→ Exercise aim
How do the lines below between the ones holding "تصویر ساندویچ ساز" and "Honda Civic, 2024", inclusive, read? Give them again exactly, with no other lines.

→ Records for this exercise
----

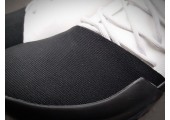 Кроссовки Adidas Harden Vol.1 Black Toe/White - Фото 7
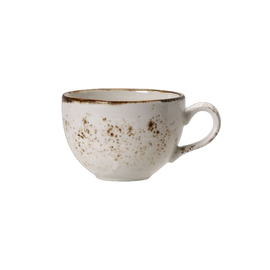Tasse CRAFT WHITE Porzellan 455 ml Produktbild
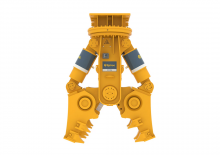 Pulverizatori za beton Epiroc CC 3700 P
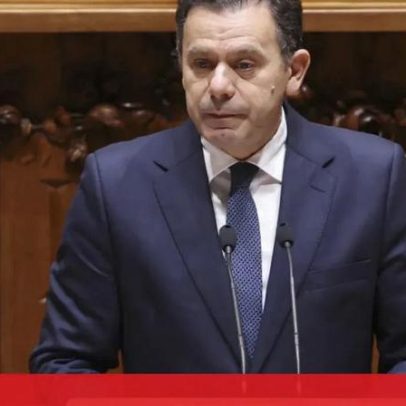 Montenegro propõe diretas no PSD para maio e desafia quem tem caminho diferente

----

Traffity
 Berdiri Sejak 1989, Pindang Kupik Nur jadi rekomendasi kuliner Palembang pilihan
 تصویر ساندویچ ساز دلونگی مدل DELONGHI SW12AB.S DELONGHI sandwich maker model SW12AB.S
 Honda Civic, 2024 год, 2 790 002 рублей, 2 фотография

----

→ Task solution
 تصویر ساندویچ ساز دلونگی مدل DELONGHI SW12AB.S DELONGHI sandwich maker model SW12AB.S
 Honda Civic, 2024 год, 2 790 002 рублей, 2 фотография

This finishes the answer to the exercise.